* [Material for the task]:
=== Begin Enclosure ===

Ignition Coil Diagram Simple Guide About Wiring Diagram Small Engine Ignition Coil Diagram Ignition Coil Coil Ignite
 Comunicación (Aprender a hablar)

=== End Enclosure ===
=== Begin Enclosure ===

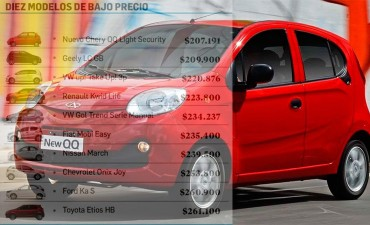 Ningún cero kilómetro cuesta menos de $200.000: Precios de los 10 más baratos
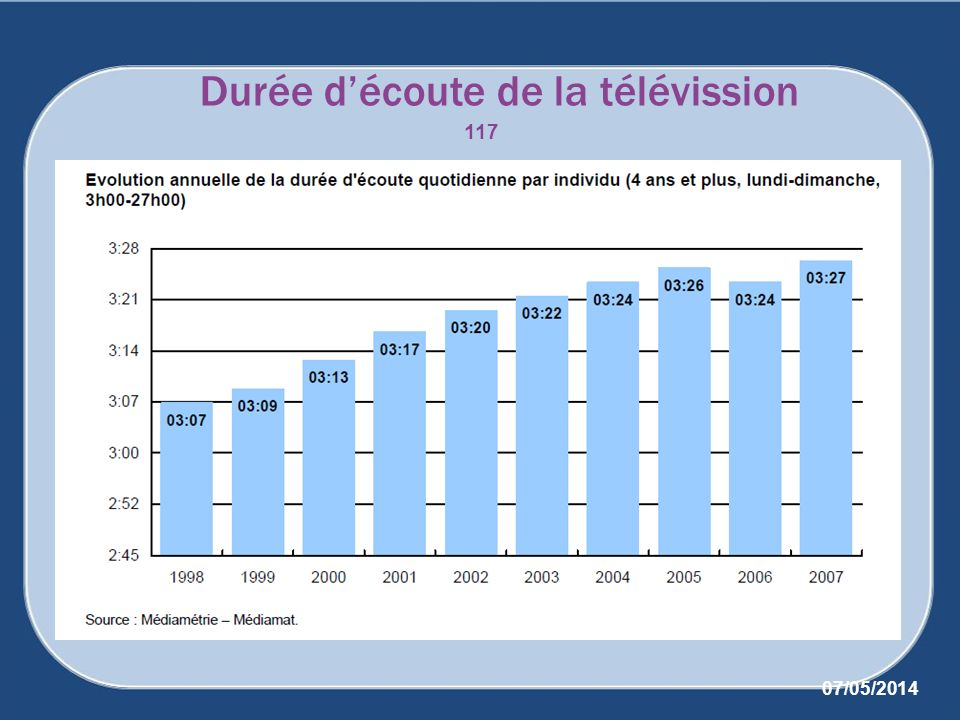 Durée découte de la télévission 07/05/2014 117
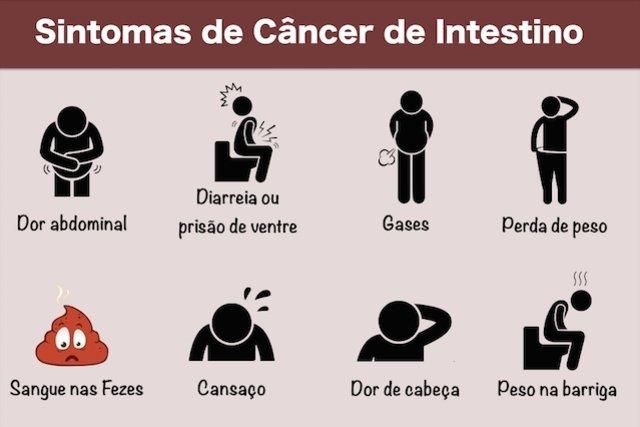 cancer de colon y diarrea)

=== End Enclosure ===

* [Exercise description]: Your reply should hold nothing but the lines above, from the one containing "Ningún cero kilómetro" to the one containing "cancer de colon y diarrea)", reproduced exactly minus the pictures.

* [Exercise answer]:
 Ningún cero kilómetro cuesta menos de $200.000: Precios de los 10 más baratos
 Durée découte de la télévission 07/05/2014 117
 cancer de colon y diarrea)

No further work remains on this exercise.